3 months ago
Now Reading: Biomass and Energy Saving: a winning combination for your heating
3 months ago
It is often said that adopting a sustainable lifestyle requires considerable economic investment. However, in the case of biomass heating, you may obtain a double benefit: environmental sustainability and economic savings.
These two concepts are extremely important, the former arousing increasing interest among people and the latter always remaining relevant.
So let’s examine eco-sustainability and savings considering the installation of biomass stoves or fireplaces.
The image of burning wood and smoke coming out of chimneys is often associated with the idea that this type of heating is not environmentally friendly. Why do we state the opposite?
Firewood and pellets are both biomass, and this is a strong point for environmental sustainability.
Biomass is constantly regenerated through a process involving solar energy, carbon dioxide, water and dissolved mineral salts. This continuous reproduction maintains the balance of the ecosystem, attributing it an important property: renewability.
Biomass sold for stoves and fireplaces come from timber cutting, which is very different from deforestation.
Indeed, we must distinguish between:
Therefore, timber cutting is a fundamental activity to preserve the health of forests. Thanks to the stringent community, national and regional standards, obtaining biomass for heating is possible without compromising the growth of forests, which continue to thrive and embellish our territory with its lush vegetation.
This is a significant difference comparing to fossil fuels, which require the extraction of subsoil materials that have taken millions of years to form and will take just as long to regenerate again.
Furthermore, biomass does not release new CO2 into the atmosphere, as it is part of a natural cycle that continues uninterruptedly. As explained by FOEN (Federal Office for the Environment of the Swiss Confederation):
The combustion of wood, in fact, releases the amount of CO2 (carbon dioxide) that was previously absorbed by the trees during their growth. If wood were left to rot in the forest, the same amount would still be released into the atmosphere. The use of firewood, therefore, has a balance of zero CO2 emissions and does not fuel the greenhouse effect.
Therefore, the amount of CO2 released during combustion is the same that would be released in the decomposition process and does not contribute to global warming, unlike what happens with gas, petroleum and coal.
Today, the CO2 emissions of a pellet or wood-burning heating system are less than a tenth compared to those produced by diesel: for one Megawatt-hour of energy, diesel emits 326 kg of CO2 into the atmosphere, while pellet only releases 29 kg.
For transparency, we report that the emission of fine particles is often associated with biomass combustion. However, it must be considered that the levels of particulate matter emitted by stoves and fireplaces are increasingly reduced, both thanks to the technological developments of companies such as Piazzetta and to the application of more stringent standards.
In our laboratories, we constantly study new solutions to develop products that ensure increasingly higher efficiency and lower consumption levels, with the aim of reducing the emission of fine particles to the minimum possible.
The use of pellets and wood offers numerous advantages which contribute to savings. High energy efficiency, system flexibility that allows turning on the appliance only when necessary, lower cost of fuel and use of modern generators, all lead towards the same conclusion: when it comes to heating, you can save money.
Wood and pellet offer different advantages. The first is highly and readily available, it has a low cost, is easy to use and allows the stove to be used even without electricity. The second has very low humidity which allows for longer burning and more heat production (with the same weight as wood), it is easy to manage and to store, it allows you to program the stove switching on and off (this also produces savings) and to manage heat more easily by setting temperature and ventilation.

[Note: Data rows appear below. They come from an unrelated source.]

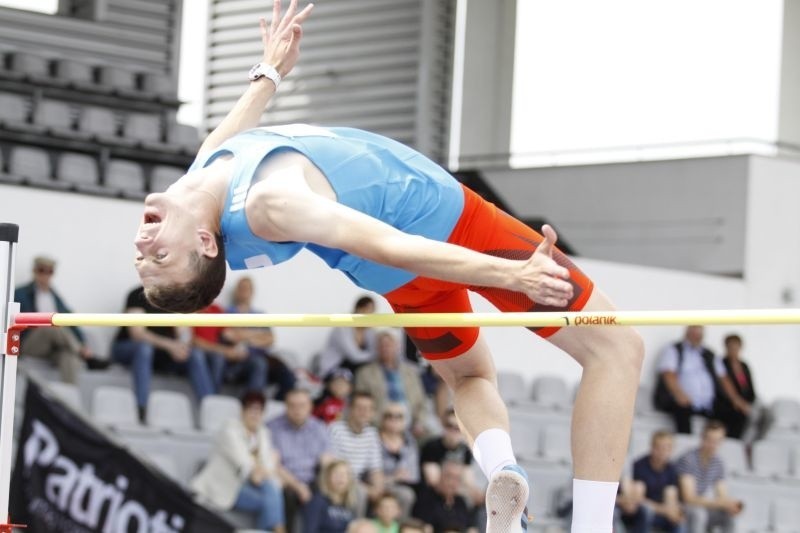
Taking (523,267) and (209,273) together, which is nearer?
(523,267)

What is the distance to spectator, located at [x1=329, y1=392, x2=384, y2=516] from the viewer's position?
26.4 feet

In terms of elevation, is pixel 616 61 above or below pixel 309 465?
above

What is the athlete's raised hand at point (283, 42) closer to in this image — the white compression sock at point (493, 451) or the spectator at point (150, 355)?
the white compression sock at point (493, 451)

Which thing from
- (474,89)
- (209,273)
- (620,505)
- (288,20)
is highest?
(474,89)

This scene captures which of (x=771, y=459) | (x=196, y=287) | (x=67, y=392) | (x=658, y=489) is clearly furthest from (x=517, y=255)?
(x=771, y=459)

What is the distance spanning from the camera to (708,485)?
9539 mm

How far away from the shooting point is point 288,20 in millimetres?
4082

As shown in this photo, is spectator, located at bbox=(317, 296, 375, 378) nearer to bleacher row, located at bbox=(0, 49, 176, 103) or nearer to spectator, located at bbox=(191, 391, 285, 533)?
spectator, located at bbox=(191, 391, 285, 533)

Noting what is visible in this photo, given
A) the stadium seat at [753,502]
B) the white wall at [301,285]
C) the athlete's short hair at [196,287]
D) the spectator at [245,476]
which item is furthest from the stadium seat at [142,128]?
the athlete's short hair at [196,287]

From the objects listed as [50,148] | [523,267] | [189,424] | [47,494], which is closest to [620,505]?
[189,424]

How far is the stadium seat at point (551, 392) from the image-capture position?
10430mm

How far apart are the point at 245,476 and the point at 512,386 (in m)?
3.17

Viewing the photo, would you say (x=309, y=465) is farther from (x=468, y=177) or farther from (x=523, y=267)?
(x=468, y=177)

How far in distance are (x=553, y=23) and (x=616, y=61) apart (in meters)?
0.74
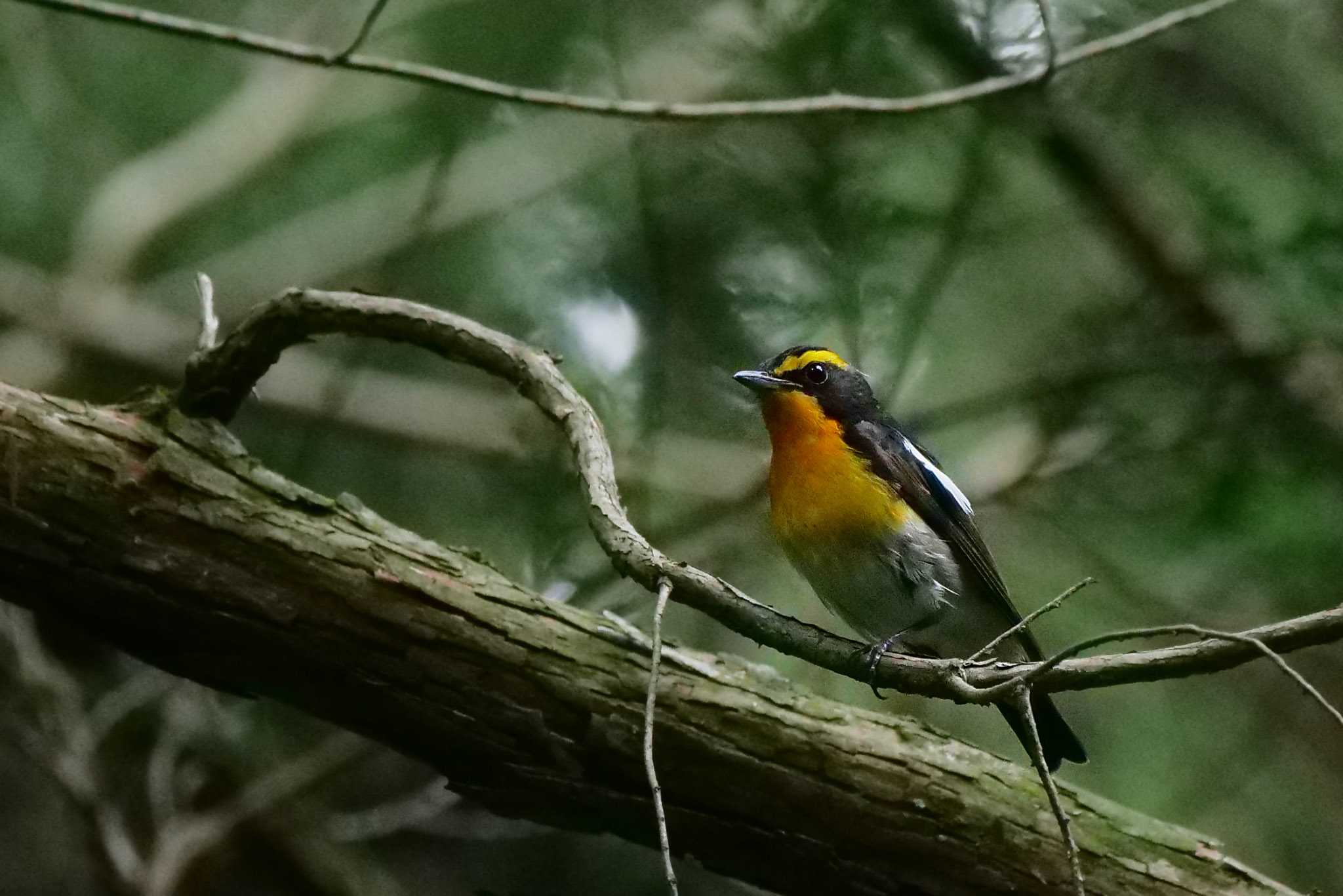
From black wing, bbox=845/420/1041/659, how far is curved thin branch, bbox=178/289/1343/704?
0.93 m

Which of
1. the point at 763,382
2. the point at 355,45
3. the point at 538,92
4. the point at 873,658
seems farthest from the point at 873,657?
the point at 355,45

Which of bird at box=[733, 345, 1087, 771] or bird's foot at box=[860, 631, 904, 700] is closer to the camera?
bird's foot at box=[860, 631, 904, 700]

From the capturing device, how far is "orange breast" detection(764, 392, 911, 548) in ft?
11.6

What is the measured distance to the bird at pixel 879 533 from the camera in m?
3.55

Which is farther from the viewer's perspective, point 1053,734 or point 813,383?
point 813,383

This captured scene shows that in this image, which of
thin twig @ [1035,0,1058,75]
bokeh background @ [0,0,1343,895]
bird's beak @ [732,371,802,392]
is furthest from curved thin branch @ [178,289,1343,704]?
thin twig @ [1035,0,1058,75]

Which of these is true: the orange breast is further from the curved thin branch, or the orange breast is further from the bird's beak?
the curved thin branch

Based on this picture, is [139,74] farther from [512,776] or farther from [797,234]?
[512,776]

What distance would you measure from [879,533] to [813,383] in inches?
22.9

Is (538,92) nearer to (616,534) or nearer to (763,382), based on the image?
(763,382)

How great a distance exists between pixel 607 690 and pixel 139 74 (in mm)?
4431

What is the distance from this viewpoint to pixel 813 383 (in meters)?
3.92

Can this savings be quantified?
The blog “Energia dal Legno” (Energy from Wood) presented an estimated calculation of the savings from a pellet stove integrated in the heating system in a 100 sq.m. house.
The energy requirement of a house of this size is estimated at 12 MWh. Assuming that the stove contributes to 50% of the total heating and considering a cost of € 65 per MWh, the cost of € 390 would allow for savings of 6% on methane, 25% on diesel and even 36% on LPG.
Some users might complain about biomass price fluctuations. However, at present, the price per kilo has returned to pre-Russian-Ukrainian conflict levels. Buying a good supply of pellets or wood right now can offer a significant advantage for next winter, avoiding possible unpleasant surprises that cannot be excluded.
Finally, it is important to consider that if there were a new simultaneous increase in both biomass and gas prices, the economic benefits would still be in favor of biomass, even though to a lesser extent.